Cables are routed nicely through the inside of the frame. The front mech cable has entry and exit points on the boom.
The rear mech and rear brake cables share an exit point which is a tight fit but keeps the cables tidy. Note also that all the entry / exit points are finished with proper grommets as opposed to on the CHR where they are left bare with sharp, raw carbon to eat away at the cable housing. Very nice.
The stock Performer seat can’t be moved very far forward due to its small adjustment slots and the large slot cut out the middle that gets in the way of any new bolt holes (and also allows the back wheel to spray mud onto your seat pad).
The seat pad that comes as stock, which is roughly Ventisit-like in feel, is also a bit on the chunky side – heavy, and so thick that I couldn’t feel the ‘bucket’ of the seat properly and felt like I was sliding off the front. I took it off and used the pad off my M5 instead which is only 2cm thick. This resulted in a bit more leg space (but still not enough) and a more secure and connected feeling with the bike.

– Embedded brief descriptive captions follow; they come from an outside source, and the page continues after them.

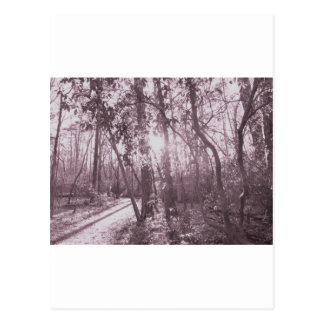 Raven Rock Sunshower Postcard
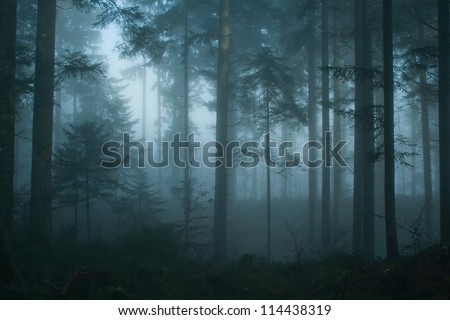 Magic and foggy morning spruce forest. - stock photo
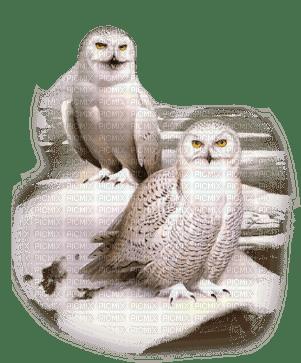 chantalmi  hiver winter neige snow noël déco hibou oiseau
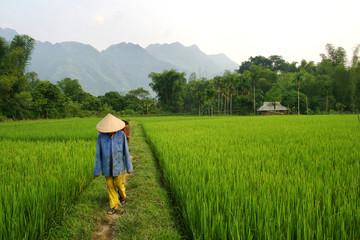 Paddy field - Vietnam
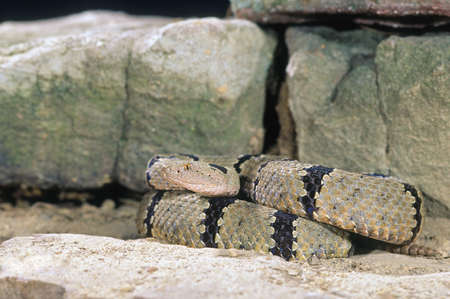 coiled: Banded rock rattlesnake coiled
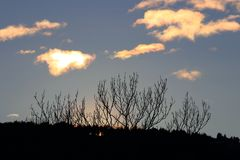 Shining clouds and tree branches in Pyrenees, France. Clouds lit by a sunset with branches in shadows in Pyrenees. Occitanie in south of France Royalty Free Stock Images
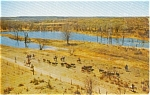 Boys Ranch Texas Herding Cattle  Postcard
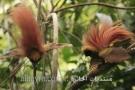 صور طيور غريبة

Although there are four pairs of seat mounting holes on the frame, the front ones are the setting most riders would choose to get the rider’s weight as far forward as possible. Even with the seat fully forward, the steering is quite light as weight distribution is still slightly ‘tail heavy’.
Steering lightness becomes very pronounced when the seat is reclined more. In practice many riders will have the seat set higher, and less tall riders will notice this to a lesser degree. Fitting open cockpit bars puts more weight forward and a review may follow with this set up.
David at Laid Back Bikes supplied me with a Nazca large seat to try – the same one I have on both my Fuego and Quetzal tandem. This seat is a bit heavier, being fibre glass, but is otherwise a very nice shape and size, and has no slots cut out of it. I was able to get a new seating position that was about 3 inches further forward than the stock position.
In order to move the seat this far forward, I had to put about an inch of spacers at the front bolt points, both to stop the seat ribs hitting the top idler, and also to lift the front of the seat clear enough of the frame to allow a reasonable amount of recline adjust (I couldn’t lift it too high before contacting the frame, so you’d need to move the seat back a little to get a higher recline angle).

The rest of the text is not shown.